[Ausgewählter Auszug]:
-=-=-=-=-

Man mag unterschiedlicher Auffassung sein, wer (Politik oder Recht) generell in der Pflicht gesehen werden sollte, eine Klärung über diese Fragen herbeizuführen. Unstrittig muss dagegen sein, dass sich die Rechtsprechung einem Urteil nicht entziehen kann, sobald entsprechende Fragen anhängig sind (die Option der Rechtsverweigerung gibt es schließlich nicht). Dann stellt sich aber vor allem die Frage, warum der EuGH mit solch fundamentalen Fragen wie der Auslegung des Embryonenbegriffs oder der indirekten Grundrechtskontrolle von UN-Sicherheitsratsbeschlüssen überhaupt konfrontiert wird.

-=-=-=-=-

[Daten zur räumlichen Verortung]
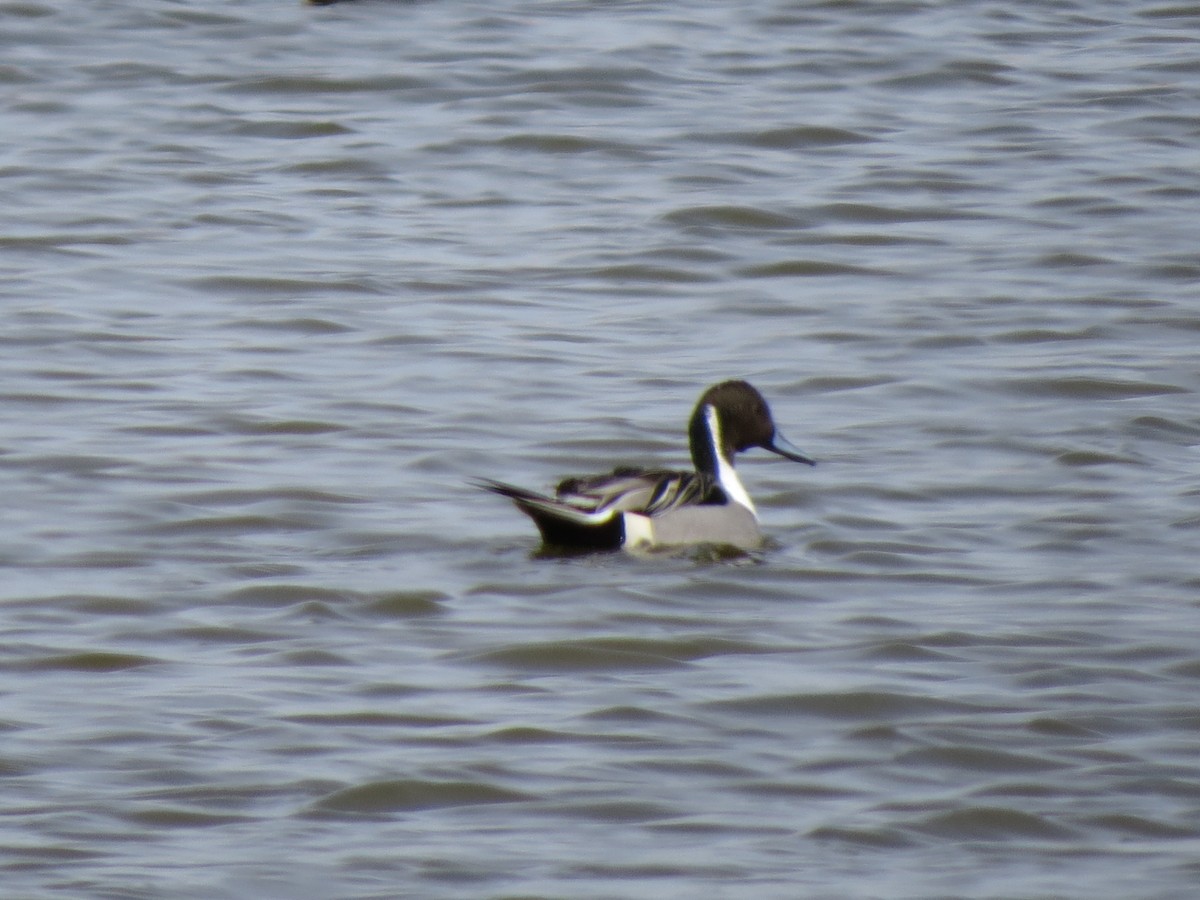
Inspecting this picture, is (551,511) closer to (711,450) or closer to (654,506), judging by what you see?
(654,506)

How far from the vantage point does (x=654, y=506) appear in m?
7.72

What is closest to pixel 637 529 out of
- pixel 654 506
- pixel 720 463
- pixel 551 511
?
pixel 654 506

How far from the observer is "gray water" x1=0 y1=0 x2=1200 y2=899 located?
5336 millimetres

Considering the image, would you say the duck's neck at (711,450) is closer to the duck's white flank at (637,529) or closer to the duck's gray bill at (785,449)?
the duck's gray bill at (785,449)

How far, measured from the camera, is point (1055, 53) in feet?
53.3

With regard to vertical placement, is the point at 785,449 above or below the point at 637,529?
above

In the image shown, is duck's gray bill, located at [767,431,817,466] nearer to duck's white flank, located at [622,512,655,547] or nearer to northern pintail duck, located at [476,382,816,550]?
northern pintail duck, located at [476,382,816,550]

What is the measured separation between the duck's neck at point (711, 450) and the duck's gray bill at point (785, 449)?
0.19m

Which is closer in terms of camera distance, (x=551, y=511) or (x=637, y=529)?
(x=551, y=511)

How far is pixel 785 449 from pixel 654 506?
757mm

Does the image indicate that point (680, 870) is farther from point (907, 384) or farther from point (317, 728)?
point (907, 384)

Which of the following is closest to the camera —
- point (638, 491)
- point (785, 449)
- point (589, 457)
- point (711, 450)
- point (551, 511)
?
point (551, 511)

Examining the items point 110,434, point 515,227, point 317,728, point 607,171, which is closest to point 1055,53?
point 607,171

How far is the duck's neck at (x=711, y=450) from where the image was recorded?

-=-=-=-=-

[Arbeitsauftrag]:
Beantworte kurz diese Fragen zum Auszug:
(a) Welche zwei Seiten kommen laut Auszug dafür in Frage, eine Klärung herbeizuführen?
(b) Welche Option gibt es laut Auszug nicht?
(c) Welche zwei Fragen nennt der Auszug als Beispiele, mit denen der EuGH konfrontiert wird?
Die Datensätze sind eigenständiges Material und gehören nicht zum Auszug.

[Antwortfeld]:
(a) Politik oder Recht.
(b) Die Option der Rechtsverweigerung.
(c) Die Auslegung des Embryonenbegriffs und die indirekte Grundrechtskontrolle von UN-Sicherheitsratsbeschlüssen.